Opportunities Under ESSA
The ESSA provides states with more freedom and flexibility to better support school innovation. So now is the perfect time to make major school, district and statewide changes. The Knowledge Matters campaign encourages states to evaluate every aspect of their education systems, from state policies to school cultures. Here are some recommendations outlined in the brief:
- Look for unintended consequences of accountability policies. ESSA allows flexibility by basing accountability on multiple measures. Under its waiver from the previous version of federal education law, the Alabama State Department of Education (ALSDE) capitalized on this flexibility in their strategic Plan 2020 by creating a growth model rather than an achievement model using multiple measures, to help teachers and parents see where their students are on a learning trajectory.
- Encourage and support well-rounded curricula. With ESSA, states are not required to just measure outcomes. States should strategically incentivize building knowledge and vocabulary, like requiring more time on science, social studies, music and art – all vitally important for a well-rounded education.
- Create a state-wide sequence and sequence-based reading tests. States that are really committed to supporting knowledge-building strategies for all students should consider bringing together the best educators, researchers and leaders to develop a model sequence of academic domains to teach in each grade, and develop assessments aligned with this sequence.
- Increase teachers’ subject-matter knowledge. Boosting teacher-knowledge demands of certification tests increases the likelihood that all teachers have an adequate base of subject-matter expertise. States could also support co-planning and team teaching to pool teachers’ subject-matter expertise.
- Start early to overcome disparities in young children’s opportunities to acquire academic knowledge.
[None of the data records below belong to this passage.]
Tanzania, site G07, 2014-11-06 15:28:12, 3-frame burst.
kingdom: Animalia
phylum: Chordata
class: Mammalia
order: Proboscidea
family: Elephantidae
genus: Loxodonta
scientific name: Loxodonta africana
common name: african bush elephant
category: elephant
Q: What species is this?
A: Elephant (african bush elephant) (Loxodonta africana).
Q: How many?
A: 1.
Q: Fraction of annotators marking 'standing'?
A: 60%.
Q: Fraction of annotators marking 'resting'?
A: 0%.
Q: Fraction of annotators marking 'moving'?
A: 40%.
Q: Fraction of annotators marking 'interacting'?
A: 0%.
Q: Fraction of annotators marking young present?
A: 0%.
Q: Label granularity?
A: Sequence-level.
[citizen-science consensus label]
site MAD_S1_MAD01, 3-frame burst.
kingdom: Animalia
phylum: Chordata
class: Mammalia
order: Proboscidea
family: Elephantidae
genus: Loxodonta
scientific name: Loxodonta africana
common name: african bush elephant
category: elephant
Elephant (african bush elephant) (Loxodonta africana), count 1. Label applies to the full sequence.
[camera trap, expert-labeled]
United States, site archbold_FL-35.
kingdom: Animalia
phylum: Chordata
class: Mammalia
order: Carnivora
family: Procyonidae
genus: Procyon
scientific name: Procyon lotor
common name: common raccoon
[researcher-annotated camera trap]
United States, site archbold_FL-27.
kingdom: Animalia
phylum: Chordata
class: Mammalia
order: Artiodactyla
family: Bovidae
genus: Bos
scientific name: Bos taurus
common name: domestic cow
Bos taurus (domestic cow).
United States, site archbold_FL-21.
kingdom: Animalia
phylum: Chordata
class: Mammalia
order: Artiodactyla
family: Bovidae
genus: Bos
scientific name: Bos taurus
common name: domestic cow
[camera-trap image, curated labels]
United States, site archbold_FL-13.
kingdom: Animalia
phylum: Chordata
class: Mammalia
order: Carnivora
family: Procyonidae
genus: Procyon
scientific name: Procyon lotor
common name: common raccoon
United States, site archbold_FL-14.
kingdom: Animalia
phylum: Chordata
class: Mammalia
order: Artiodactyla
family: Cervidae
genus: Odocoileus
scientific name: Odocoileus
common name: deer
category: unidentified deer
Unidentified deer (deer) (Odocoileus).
Because kids enter school with vastly different experiences, the earlier we start building knowledge, the greater our chances of closing the gap.
ESSA Opportunities in Alabama
Governor Bentley recently established a state implementation committee for the Every Student Succeeds Act. This collective group of educators and leaders is charged with the responsibility of developing by December 1, 2016, a state plan for implementation of the new law. This group can be instrumental in creating the policies that can support local schools and teachers to increase enriching, engaging, knowledge-building experiences for all students. When every child not only reads at or above grade level, but also understands and can critically analyze what they read, Alabama’s progress in educating its young citizens will accelerate and make the “achievement gap” a thing of the past.